神話で読み解くラノベ、今回も理論的なことを考えたい。テーマは「エロス」。ラノベには、読者層を考えると「これでよいのか」と思ってしまうほど、エロスの要素が大きいものがある。事細かに性交の様子を描き、その最中のイラストもついている。

ところでエロスといえばやはり神話だ。原初のエロスを描く話が神話には多く見られる。なぜなら、男女の性の交わりによって新たな生命が誕生することからの類推で、世界そのものも、原初の性交によって誕生したとする発想が働くからだ。

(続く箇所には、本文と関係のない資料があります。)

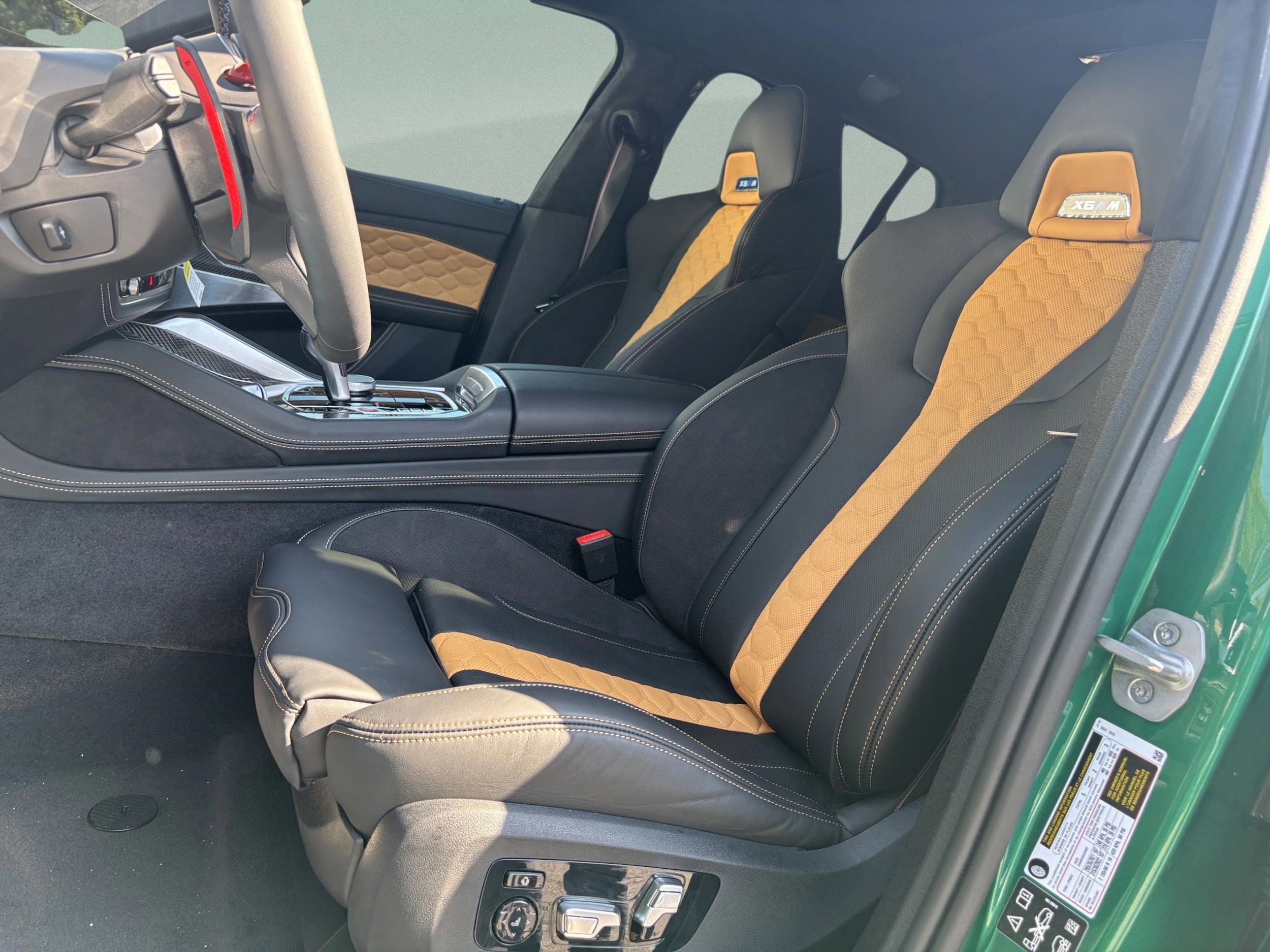 2026 BMW X6 M X6 M - Photo 20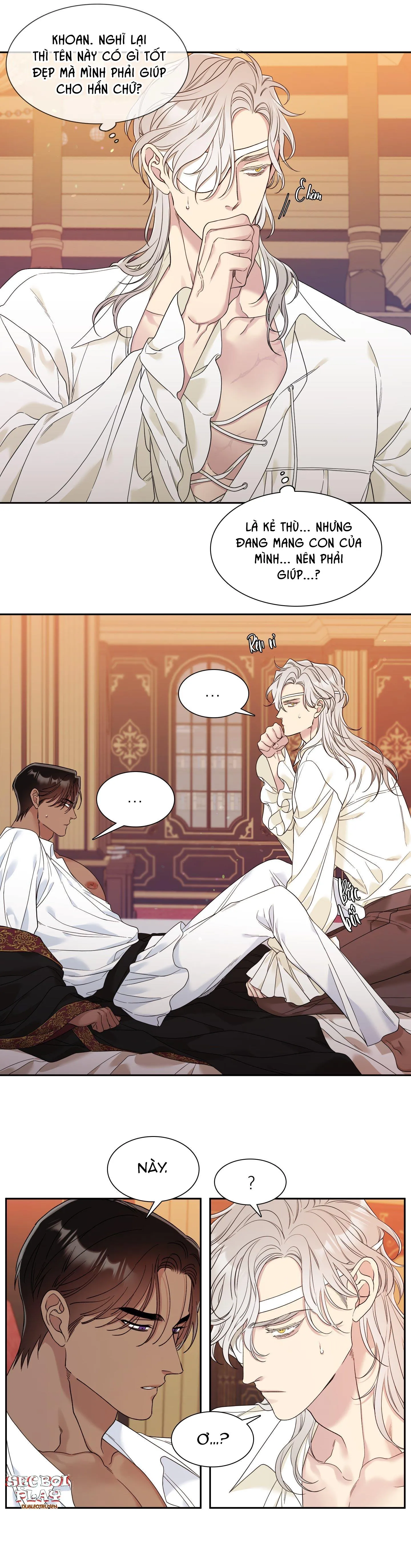 SMYRNA VÀ CAPRI Chapter 10 Trang 13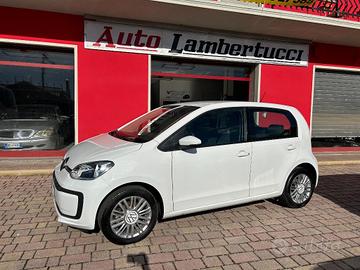 VOLKSWAGEN up! 1.0 5p. eco move up! BlueMotion T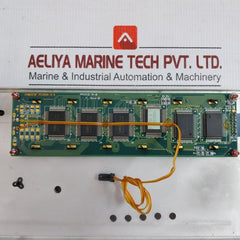 Display Keypad Front Panel Assembly Odme Mk Iii By Seres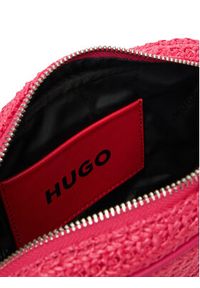 Hugo - HUGO Torebka Bel 50541892 Różowy. Kolor: różowy #3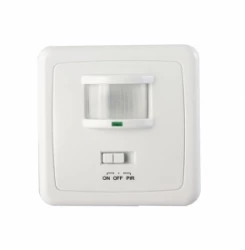 OR-CR-205 Czujnik ruchu do LED 600W 140 stopni biały (JQ-20L)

たとえば日本の神話で、原初の男神イザナキと女神イザナミは結婚するときに、互いの身体の違いを確認する。イザナキは「自分の身体には出来上がって余っているところがある」と言い、イザナミは「自分の身体には足りないところがある」と言うのだ。そしてその足りないところと余ったところを合わせて、子供である国土や神々を造ろうと誘い合う。イザナキとイザナミの名に共通している「イザ」とは誘い合う、という意味だ。

ギリシアでは、やはり原初のときに、大地の女神ガイアと天空の神ウラノスが交わりを持って、そこから神々などを生み出した。ところがウラノスが怪物の子供たちをガイアの腹の中に戻してしまったので、怒ったガイアは息子のクロノスにウラノスを去勢させる。鎌で切り取られたウラノスの男性性器は海に落ち、そこから美と愛の女神アプロディテが誕生した。ここでもやはり原初の性と、さらにその結果としての「性愛の女神」アプロディテの誕生が語られている。

インドでは最高神の一人シヴァの象徴が「リンガ」と呼ばれる男性性器だ。

インドにはまた、「乳海攪拌神話」という有名な神話がある。山を海に入れてかき混ぜて、世界の諸要素などを生み出したとする話だ。この場合、山が男性を、海が女性を表わしており、宇宙規模の性交によって世界が成立したと語るのだ。

神話だけでなく、民話や昔話などでも性の話はあからさまと言えるほどに出てくる。

ライトノベルのエロスのきわどい描写も、そういった神話・民話・昔話などの伝統につながるのかもしれない。

このテーマについては、今後また考察を加えたい。